Last Saturday’s service at St. Clement’s Church was conducted by the Rev. W. R. Dewey, and six lifeboatmen caried their old comrade to his last resting place. These bearers included three members of the present crew in the persons of Messrs. George Perrin (coxswain), Wilfred Perrin (second coxswain) and Bob Grunnill (bowman), and three former lifeboatmen in Messrs. Matt. Grunnill (ex-coxswain), Chas. Rose and Harry Rose. Other past and present members of the crew were included among those who followed.

LIFEBELT BURIED WITH HIM

A last request of the deceased lifeboatman was observed in that his Institution lifebelt was placed in the coffin and buried with him. The familiar flag of the R.N.L.I., as stated above, draped the coffin, on which also rested deceased’s peaked cap, these also being lowered into the grave. As the mourners were departing the lifeboatman paid their last tribute by burning a flare, turning from green to white.

The family mourners included Mrs. Simpson (West Hartlepool), daughter; Mrs. Halford (Birmingham), daughter; Mr. and Mrs. Gaunt (East Kirkby), son-in-law and daughter; Mr. and Mrs. Henry Horn, son-in-law and daughter; Miss Doris Horn and Mr. William Horn, Mrs. Saunders, Misses P. and L. Freeman, Miss K. Gaunt, Messrs. Frank, George and Fred Gaunt, grandchildren; Mrs. Freeman, sister-in-law; Mrs. Fred Grunnill, sister-in-law; and Mrs. Baker, niece. Mrs. Strickland and Mrs. Wheatman attended with many other friends.

Wreaths were sent by: Mrs. Horn (daughter) and family; Mr. and Mrs, Gaunt (son-in-law and daughter) ; Mrs. Simpson; Mrs. Halford; Mrs. Freeman; Mrs. Saunders; the Coxswain and Crew of the Skegness Lifeboat; the Chairman and Members of the Winthorpe Sick and Dividing Club; Mr. W. A. Dickenson; Mrs. Strickland; Doris and Willie; Grandchildren at Beverley; Grandchildren at Leicester; Grandchildren at Whitwick, Leics.; Mrs. J. Hutson (daughter-in-law) and family; From his old pal Jack Moody, and Mrs. Shaw; Mr. Geo. Hutson (nephew); Mrs. W. Horn; Mrs. Fred Grunnill; and Mrs. Baker.

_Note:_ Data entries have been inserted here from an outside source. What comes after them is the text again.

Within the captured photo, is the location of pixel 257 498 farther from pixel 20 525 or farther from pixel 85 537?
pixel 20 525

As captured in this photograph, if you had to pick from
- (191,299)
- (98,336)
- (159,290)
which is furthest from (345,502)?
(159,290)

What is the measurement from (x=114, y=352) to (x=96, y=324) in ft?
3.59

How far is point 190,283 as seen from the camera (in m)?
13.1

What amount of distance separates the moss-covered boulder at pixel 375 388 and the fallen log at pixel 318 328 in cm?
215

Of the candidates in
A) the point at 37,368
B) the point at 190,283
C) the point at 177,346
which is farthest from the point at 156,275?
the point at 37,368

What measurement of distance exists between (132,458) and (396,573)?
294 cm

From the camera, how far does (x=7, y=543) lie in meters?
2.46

The funeral arrangements were carried out by Messrs. Geo. Dunkley and Son, of Skegness.

The “Skegness News” is indebted to Mr. James Giles, of Syne Hills,” Seacroft, Mr. Matt. Grunnill (coxswain of the “Samuel Lewis” for 24 years), and Mr. Jack Green (an old lifeboat comrade of deceased’s) for many of the details of the late Mr. Hutson’s career which are reproduced above.